| Selected passage |
=-=-=
Joseph Dechi Gomwalk (13 April 1935 – 15 May 1976) was a Nigerian police commissioner and the first Military Governor of Benue-Plateau State after it was formed from part of Northern Region. He was executed due to his connections to Buka Suka Dimka's attempted coup against Murtala Mohammed's government.

Education
Gomwalk was Ngas from Ampang (Pang) in the present Kanke Local Government Area of Plateau State. He attended the famous Boys Secondary School Gindiri where he graduated with distinctions in both academics and sports.  He proceeded to the premier University of Ibadan and graduated with a degree in Zoology.

Governorship of Benue-Plateau State
Gomwalk was Governor of the state from 1967until 1975, when military head of state Yakubu Gowon's regime was toppled in a coup d'état.
=-=-=
| Things to do |
[a] Answer these questions about the biography of Joseph Gomwalk:
(i) Which university did he attend, and in what subject was his degree?
(ii) Of which state was he the first Military Governor?
(iii) Whose regime was toppled in the 1975 coup d'état?
[b] Write the next part of the biography of Joseph Gomwalk, starting after its final sentence.

[Scene-based spatial questions]
=-=-=
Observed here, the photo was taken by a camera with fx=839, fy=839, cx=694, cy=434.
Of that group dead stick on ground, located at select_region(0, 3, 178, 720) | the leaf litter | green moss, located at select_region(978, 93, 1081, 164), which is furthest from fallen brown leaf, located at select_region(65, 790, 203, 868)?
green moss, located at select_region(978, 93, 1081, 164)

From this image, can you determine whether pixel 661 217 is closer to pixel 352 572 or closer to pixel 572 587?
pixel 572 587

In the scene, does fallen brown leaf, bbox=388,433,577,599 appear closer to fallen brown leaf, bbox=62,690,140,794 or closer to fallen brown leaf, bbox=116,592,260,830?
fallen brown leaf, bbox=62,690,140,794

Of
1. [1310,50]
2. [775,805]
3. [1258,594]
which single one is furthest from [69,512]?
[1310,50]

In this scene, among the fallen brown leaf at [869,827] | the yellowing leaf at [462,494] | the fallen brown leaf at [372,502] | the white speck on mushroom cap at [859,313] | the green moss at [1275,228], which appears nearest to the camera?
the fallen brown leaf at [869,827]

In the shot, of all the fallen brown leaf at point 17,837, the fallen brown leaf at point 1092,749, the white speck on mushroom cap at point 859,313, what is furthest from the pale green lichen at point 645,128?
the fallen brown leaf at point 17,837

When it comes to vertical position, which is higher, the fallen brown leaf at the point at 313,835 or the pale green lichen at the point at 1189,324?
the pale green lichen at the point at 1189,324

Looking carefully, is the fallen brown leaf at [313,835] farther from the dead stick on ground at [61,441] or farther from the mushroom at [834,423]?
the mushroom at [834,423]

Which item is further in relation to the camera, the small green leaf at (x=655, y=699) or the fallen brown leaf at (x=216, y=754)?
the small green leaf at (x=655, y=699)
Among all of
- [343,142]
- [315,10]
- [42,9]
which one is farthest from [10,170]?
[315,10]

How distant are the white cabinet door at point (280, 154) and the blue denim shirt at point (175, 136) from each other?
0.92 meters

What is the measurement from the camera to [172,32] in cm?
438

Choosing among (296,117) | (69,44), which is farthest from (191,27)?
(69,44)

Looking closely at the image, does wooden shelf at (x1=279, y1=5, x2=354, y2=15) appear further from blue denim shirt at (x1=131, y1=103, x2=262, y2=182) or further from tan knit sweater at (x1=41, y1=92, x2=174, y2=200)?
=-=-=
| The responses |
[a]
(i) The University of Ibadan, with a degree in Zoology.
(ii) Benue-Plateau State.
(iii) The regime of military head of state Yakubu Gowon.

[b]
A Visionary Leader
While Governor, Gomwalk started the Nigerian Standard in 1972; as of 2003, it is a government-owned daily located on Joseph Gomwalk Road in Jos, and has a circulation of 100,000. After failing to get Ahmadu Bello University of Zaria to open a satellite campus in the state, he turned to the University of Ibadan; that institution opened its Jos campus (which later became the University of Jos) in November 1971.

In August 1974, affidavits alleging corruption on the part of Gomwalk and Joseph Tarka, Benue-Plateau State's representative to the Federal Executive Council, were published; Tarka resigned, but Gomwalk, with Gowon's support, remained in office.

Execution
After Gowon's overthrow and the installation of Murtala Mohammed, Gomwalk was implicated in Buka Suka Dimka's attempted coup of February 13, 1976, and he and Dimka were executed by firing squad on May 15, 1976.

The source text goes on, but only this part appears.